Die Zeit des Ersten Weltkriegs war daher für die Rechtsprofessoren, die sich mit allen zeitgenössischen rechtlichen Herausforderungen befassten, besonders intensiv. An der Front zum Kampf mobilisiert, im Hinterland zur Propaganda des Rechtskriegs eingesetzt, von der Regierung beauftragt, im Ausland Vorträge zu halten, als technische Experten bei Ministerien und in internationalen Strukturen gefragt, waren die Rechtsprofessoren wichtige Mitspieler bei der Verteidigung der französischen Rechtsinteressen.

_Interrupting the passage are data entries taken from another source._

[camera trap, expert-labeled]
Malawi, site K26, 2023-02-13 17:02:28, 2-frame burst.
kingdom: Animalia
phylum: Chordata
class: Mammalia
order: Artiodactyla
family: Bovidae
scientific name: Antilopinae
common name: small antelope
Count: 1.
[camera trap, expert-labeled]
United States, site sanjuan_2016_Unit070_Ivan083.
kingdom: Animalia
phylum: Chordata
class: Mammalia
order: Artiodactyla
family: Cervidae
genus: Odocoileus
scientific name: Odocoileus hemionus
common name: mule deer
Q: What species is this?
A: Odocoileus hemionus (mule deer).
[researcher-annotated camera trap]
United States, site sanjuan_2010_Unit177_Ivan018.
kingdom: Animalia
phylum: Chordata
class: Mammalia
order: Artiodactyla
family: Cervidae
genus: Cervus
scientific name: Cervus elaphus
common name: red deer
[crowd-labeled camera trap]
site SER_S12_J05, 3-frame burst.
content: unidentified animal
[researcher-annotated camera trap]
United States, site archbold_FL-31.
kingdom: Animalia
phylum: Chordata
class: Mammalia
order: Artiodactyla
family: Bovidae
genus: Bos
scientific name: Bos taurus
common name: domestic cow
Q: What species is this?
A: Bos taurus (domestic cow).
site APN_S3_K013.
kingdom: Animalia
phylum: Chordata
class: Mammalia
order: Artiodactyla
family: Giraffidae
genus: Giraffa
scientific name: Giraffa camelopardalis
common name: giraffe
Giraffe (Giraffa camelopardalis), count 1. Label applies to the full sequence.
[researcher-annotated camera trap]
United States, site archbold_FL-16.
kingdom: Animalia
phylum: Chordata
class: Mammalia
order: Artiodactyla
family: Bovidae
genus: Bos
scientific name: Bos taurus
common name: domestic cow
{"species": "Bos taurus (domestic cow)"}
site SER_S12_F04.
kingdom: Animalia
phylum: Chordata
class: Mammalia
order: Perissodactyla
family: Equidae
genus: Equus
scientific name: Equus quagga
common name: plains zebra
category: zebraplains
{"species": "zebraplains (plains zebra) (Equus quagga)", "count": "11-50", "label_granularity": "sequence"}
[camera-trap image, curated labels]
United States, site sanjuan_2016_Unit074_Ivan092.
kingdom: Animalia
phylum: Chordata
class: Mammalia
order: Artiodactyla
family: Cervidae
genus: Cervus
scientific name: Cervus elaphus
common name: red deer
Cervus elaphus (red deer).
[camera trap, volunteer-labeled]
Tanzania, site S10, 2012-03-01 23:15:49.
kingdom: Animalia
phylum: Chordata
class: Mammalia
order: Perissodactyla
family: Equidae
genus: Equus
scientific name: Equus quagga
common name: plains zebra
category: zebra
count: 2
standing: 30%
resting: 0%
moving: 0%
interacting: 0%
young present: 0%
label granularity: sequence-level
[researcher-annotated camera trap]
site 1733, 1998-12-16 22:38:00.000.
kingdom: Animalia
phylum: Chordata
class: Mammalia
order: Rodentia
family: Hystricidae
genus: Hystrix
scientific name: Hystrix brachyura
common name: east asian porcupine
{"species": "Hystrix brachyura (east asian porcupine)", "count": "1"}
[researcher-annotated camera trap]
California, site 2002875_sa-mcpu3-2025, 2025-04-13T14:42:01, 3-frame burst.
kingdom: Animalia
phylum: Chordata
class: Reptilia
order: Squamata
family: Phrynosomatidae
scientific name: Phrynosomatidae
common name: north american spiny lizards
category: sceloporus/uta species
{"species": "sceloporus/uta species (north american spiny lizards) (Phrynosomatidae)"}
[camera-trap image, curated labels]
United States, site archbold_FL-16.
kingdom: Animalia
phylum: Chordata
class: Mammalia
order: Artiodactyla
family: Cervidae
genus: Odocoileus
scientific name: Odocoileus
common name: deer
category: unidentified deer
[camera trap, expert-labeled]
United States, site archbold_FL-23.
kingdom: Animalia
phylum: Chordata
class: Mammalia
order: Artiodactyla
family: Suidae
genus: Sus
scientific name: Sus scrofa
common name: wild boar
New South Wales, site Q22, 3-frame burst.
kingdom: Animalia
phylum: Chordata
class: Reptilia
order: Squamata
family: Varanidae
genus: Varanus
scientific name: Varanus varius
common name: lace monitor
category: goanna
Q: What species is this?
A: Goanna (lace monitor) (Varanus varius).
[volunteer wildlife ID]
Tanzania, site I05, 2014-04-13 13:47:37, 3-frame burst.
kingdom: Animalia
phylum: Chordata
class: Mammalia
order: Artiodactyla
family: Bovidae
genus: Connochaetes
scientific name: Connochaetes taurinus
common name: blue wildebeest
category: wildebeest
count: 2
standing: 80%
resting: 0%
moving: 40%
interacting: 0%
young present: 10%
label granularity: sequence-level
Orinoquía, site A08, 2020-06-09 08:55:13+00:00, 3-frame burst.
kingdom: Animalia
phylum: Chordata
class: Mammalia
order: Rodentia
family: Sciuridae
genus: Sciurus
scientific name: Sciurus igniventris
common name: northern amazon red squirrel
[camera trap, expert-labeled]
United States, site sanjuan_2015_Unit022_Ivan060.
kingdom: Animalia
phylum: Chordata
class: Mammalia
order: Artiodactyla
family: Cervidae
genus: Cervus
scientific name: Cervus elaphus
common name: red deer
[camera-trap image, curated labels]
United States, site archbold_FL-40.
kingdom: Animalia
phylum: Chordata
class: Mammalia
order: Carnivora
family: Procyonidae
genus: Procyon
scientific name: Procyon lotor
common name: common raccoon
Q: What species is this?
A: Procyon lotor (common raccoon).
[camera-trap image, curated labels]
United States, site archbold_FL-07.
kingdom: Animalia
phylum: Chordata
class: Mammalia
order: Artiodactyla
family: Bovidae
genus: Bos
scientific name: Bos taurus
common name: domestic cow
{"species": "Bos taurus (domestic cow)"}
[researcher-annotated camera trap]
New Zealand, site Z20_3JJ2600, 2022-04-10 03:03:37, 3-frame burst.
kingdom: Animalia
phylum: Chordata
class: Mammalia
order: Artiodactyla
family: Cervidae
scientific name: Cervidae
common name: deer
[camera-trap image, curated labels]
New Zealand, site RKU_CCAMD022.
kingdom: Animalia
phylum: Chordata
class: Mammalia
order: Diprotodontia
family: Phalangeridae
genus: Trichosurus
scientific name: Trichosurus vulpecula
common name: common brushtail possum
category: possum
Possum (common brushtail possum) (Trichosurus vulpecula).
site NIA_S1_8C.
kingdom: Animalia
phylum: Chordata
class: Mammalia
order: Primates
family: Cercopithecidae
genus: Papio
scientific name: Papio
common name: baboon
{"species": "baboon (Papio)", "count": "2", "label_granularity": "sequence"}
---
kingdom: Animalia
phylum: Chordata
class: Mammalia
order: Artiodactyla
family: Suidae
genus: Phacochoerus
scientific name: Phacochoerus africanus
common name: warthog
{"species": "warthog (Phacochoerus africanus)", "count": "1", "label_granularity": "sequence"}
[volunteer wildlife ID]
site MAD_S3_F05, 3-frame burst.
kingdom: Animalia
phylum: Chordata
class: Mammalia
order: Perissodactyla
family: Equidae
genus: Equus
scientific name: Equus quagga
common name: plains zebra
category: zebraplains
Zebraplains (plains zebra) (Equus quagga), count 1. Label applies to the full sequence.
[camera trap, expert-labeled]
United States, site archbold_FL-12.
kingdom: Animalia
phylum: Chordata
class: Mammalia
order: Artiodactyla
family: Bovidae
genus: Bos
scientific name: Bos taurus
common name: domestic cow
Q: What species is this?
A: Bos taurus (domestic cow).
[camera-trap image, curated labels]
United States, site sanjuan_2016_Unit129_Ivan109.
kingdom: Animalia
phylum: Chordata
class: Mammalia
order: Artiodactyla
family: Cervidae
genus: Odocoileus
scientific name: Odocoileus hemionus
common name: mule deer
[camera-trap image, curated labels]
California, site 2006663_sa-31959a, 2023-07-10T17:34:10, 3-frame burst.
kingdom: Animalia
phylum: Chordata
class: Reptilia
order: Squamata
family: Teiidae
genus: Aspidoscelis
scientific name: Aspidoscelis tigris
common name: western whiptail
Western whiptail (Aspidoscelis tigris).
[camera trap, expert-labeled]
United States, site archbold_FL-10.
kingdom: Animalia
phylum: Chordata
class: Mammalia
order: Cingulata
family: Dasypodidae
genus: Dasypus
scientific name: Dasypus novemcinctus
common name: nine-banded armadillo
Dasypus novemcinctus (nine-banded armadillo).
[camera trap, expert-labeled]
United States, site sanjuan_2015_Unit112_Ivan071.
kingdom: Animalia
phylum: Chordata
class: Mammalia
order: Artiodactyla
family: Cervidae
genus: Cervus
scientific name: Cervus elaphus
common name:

Nach vier schrecklichen Jahren wurde schließlich der Waffenstillstand zwischen den Bevollmächtigten unterzeichnet, doch Traumata und Hass blieben in den Köpfen der Regierenden und der Bevölkerung tief verwurzelt. Trotz des pazifistischen Vierzehn-Punkte-Programms von Präsident Wilson, das von allen Kriegsparteien angenommen wurde, wollte Frankreich seinen Feinden die Last der menschlichen Opfer und wirtschaftlichen Verluste aufbürden. Der Vertrag von Versailles, der in einer Zeremonie unterzeichnet wurde, in der die deutschen Delegierten Sühne leisten sollten, trug das Zeichen der von Frankreich gewollten Demütigung in sich. Da Deutschland die von den Siegern geforderten enormen Summen nicht zahlen konnte und die wirtschaftliche und politische Krise ganz Europa erfasste, blieben die internationalen Beziehungen trotz der Gründung des Völkerbunds angespannt. Die Siegermächte organisierten einen gewaltsamen Frieden, indem sie die Gebiete der besiegten Mächte besetzten und die Kolonien und Protektorate, die unter ihrer Herrschaft standen, unter sich aufteilten. Trotz der fortgesetzten Kriegslogik setzten sich Völkerrechtler, die sich bereits während des Konflikts stark gegen Verletzungen des humanitären Rechts engagiert hatten, für die Schaffung eines Weltfriedens ein, wie Georges Scelle, der als von der Regierung delegierter Experte an den Friedenskonferenzen teilnahm. Zahlreiche Gesellschaften, in denen sich Völkerrechtler zusammengeschlossen haben, setzen die Bemühungen um eine Stärkung und Vereinheitlichung der internationalen Normen fort und fördern die Idee eines europäischen und weltweiten Bewusstseins, das Souveränitäten überwindet.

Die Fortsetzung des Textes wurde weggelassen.